Ian Chadband October 13, 2023

Graham Arnold has delivered a withering verdict on the Prime Minister and other politicians who he believes are happy to wear Matildas’ and Socceroos’ scarves but still won’t fund Australian soccer.

The national men’s team coach chose his eve-of-match address before the prestige England international at Wembley to tell his international audience about what he believes is the severe under-funding of the sport back home, compared with AFL.

Saying Australian soccer still had nowhere to call its home, he also reckoned his old friend Ange Postecoglou, who’s flying high as Tottenham boss, had a point when suggesting in an interview earlier this week that soccer will never become mainstream back home.

Asked at Wembley on Thursday if he could ever foresee the day when soccer was at the heart of Australian sport, Arnold said on Thursday: “I’d love to see it – but I don’t know if I will.”

Anthony Albanese hugs Sam Kerr
 Australian PM Anthony Albanese hugs striker Sam Kerr at the FIFA Women’s World Cup. Image by Jono Searle/AAP PHOTOS 

He even had a dig at Anthony Albanese. “We see the Prime Minister and the governments, they love coming out to watch the Matildas and the Socceroos with scarves on – but they must lose them when they go home.

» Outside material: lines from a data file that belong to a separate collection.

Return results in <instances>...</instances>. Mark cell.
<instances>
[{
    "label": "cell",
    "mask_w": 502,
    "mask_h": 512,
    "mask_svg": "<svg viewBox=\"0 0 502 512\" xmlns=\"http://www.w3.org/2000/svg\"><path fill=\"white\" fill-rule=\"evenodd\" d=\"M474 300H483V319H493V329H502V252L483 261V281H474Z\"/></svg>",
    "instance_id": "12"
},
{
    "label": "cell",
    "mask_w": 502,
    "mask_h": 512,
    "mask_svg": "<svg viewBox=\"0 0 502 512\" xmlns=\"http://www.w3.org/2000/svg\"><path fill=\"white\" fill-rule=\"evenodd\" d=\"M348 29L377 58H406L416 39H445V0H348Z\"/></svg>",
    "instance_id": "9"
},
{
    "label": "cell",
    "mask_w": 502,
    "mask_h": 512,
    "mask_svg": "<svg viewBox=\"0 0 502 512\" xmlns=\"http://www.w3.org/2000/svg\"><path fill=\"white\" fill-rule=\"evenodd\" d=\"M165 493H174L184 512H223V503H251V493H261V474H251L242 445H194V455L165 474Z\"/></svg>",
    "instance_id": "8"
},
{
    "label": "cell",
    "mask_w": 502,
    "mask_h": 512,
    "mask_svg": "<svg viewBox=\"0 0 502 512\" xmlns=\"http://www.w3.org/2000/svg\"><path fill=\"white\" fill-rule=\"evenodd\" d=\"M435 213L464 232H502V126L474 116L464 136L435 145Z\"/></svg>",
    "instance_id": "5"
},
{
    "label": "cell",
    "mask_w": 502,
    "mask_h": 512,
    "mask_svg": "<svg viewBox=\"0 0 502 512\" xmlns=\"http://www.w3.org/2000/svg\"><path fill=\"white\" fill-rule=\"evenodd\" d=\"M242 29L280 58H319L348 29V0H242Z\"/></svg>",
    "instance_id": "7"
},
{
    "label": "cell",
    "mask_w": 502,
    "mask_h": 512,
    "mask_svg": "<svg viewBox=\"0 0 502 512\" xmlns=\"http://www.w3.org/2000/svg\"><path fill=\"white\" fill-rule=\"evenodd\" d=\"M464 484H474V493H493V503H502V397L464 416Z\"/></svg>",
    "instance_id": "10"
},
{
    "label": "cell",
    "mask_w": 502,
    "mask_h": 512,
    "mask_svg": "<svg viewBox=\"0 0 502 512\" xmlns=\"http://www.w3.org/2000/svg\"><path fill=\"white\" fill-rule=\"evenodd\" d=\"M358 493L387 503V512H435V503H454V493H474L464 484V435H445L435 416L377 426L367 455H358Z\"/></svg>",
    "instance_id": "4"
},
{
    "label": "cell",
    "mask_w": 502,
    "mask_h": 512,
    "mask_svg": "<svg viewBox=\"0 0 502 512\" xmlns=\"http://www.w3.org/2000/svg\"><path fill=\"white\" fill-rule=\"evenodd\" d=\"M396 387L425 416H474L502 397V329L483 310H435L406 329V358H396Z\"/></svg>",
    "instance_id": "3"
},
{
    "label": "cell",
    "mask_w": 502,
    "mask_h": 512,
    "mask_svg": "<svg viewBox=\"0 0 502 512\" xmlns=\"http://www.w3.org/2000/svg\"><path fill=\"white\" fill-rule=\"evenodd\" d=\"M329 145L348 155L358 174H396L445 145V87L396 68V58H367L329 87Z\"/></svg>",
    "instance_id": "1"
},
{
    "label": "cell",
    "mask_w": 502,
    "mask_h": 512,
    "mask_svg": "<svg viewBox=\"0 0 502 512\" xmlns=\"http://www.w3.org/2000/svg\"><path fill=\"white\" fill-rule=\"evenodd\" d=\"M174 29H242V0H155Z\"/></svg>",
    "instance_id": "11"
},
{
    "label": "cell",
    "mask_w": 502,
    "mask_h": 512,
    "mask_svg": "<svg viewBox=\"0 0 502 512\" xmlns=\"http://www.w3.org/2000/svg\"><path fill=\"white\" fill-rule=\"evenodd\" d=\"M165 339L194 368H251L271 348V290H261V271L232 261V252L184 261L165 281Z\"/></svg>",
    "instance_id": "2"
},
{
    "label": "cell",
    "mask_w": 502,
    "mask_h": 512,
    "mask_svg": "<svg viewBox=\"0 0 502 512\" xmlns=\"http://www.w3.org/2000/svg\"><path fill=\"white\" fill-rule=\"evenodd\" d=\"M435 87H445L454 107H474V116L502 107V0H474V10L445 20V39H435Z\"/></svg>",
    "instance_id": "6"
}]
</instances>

“I’d love to see it (soccer at the heart of Australian sport) but I don’t know if I will. There was a great legend in Australian football many, many years ago called Johnny Warren, who said ‘I told you so’ (that soccer would become really big) and nothing’s really happened since then either.

“We have a sport in Australia, AFL, which is, as Ange said, the Indigenous sport which is the biggest in the country and, at the end of the day, there’s a lot of funds and a lot of money put into AFL, but it’s only played in one country.

“And we’re playing in a world sport and we don’t get anywhere near the resources or the help that sport does.

“Whether you can believe that or not, we don’t have a home of football. When the Socceroos come to Sydney to train, we have to train on a rugby league field where they remove the posts and put soccer posts up, that’s the truth.

“We are the highest participation sport at grassroots and don’t have a home of football at all. The last three, four days, where’s England been? St George’s Park (England’s national football centre), a place that inspires players, a place where it’s a home, a place where you build a culture – and we don’t have anything like that.

Harry Kewell.
 Former Socceroo Harry Kewell. Image by David Crosling/AAP PHOTOS 

“After the World Cup, I said hopefully this will make something change and we’ll get government funding and help to inspire the kids’ lives and fulfil the kids’ dreams.

“We’ve had so many great footballers that have left the country because they’ve had to earn a living elsewhere to fulfil their dreams – Harry Kewell, Mark Viduka, Timmy Cahill, (Mark) Schwartzer, all these guys – and this generation is going to be the next.”

Of the prospect that the 2034 men’s World Cup will pass by Australia and go to Saudi Arabia, he added: “I’m not in the detail of 2034 but I will say that it would help the sport enormously to have a World Cup in Australia.

“And I think we showed that we’re great hosts. There’s a lot of work to do, but I do think with the generation of kids coming through, we can reinvigorate the sport.”